Founded in 2005, Kiva is an international nonprofit with a mission to connect people through lending to alleviate poverty and expand economic opportunity. Kiva has connected 2.5 million entrepreneurs in 83 countries with over $1 billion in loans crowdfunded by 2 million individuals.

WE Fund: Crowd is also partnering with Kickstarter, Indiegogo, GoFundMe, and CrowdCrux to create digital tools to increase women’s participation and success in crowdfunding campaigns.

Those interested may also register for the WE NYC: Show Me the Money conference on November 21st at NYU’s Kimmel Center. The program will cover an array of topics related to business finance, including crowdfunding and other accessible financing options.

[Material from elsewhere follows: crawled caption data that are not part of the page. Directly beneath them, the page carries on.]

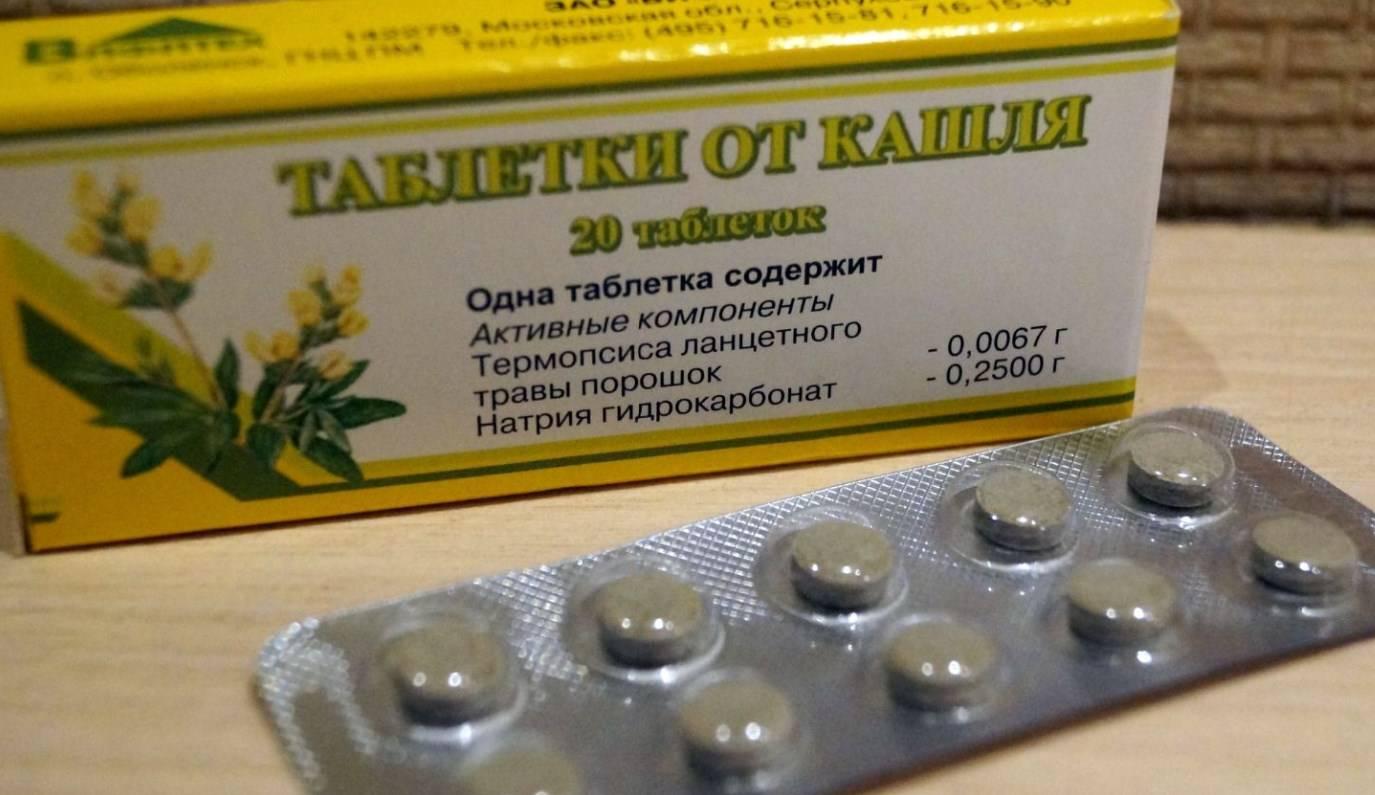 Термопсол таблетки от кашля – инструкция по применению, цена, отзывы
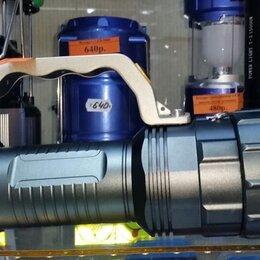 Аксессуары и комплектующие - Фонарь прожекторный на трех аккумуляторах 18650, 0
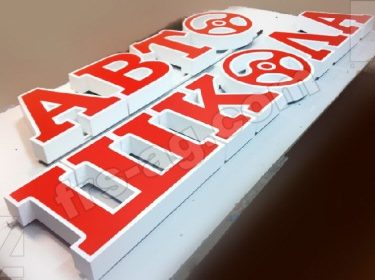 вывеска автошкола буквы с засечками
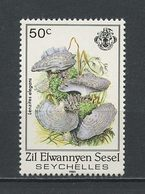 SEYCHELLES îles  1985 N° 109 ** Neuf MNH Superbe Flore Champignos Mushrooms - Seychelles (1976-...)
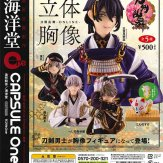 カプセルOne 刀剣乱舞-ONLINE- 立体胸像(30個入り)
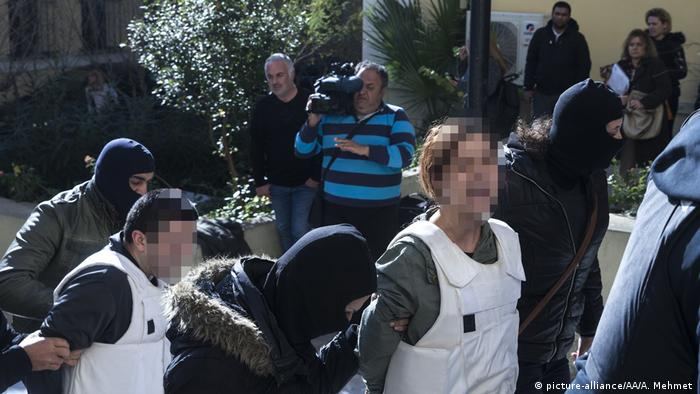 Suspected DHKP-C members arrested in Greece (picture-alliance/AA/A. Mehmet )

WE Fund: Crowd is part of WE NYC, a women’s entrepreneurship initiative launched by the City’s Department of Small Business Services in 2015. WE NYC connects women to mentoring, expert advice and customized business and leadership courses to help them start and grow successful businesses. WE NYC has engaged nearly 4,000 women across New York City.

“The City is invested in women entrepreneurs and today we are proving it by launching an innovative program to help more women raise the capital they need to succeed,” said Gregg Bishop, Commissioner of the City’s Department of Small Business Services. “Having the City as their first investor will help women entrepreneurs build momentum in their crowdfunding campaigns and attract additional investors.”

“I believe that WE Fund: Crowd, a first-of-its-kind City-led crowdfunding program to help women entrepreneurs access affordable capital and start businesses in New York City is an excellent program to give women a competitive edge in launching a business,” said Nunzio Del Greco, President and CEO of the Bronx Chamber of Commerce.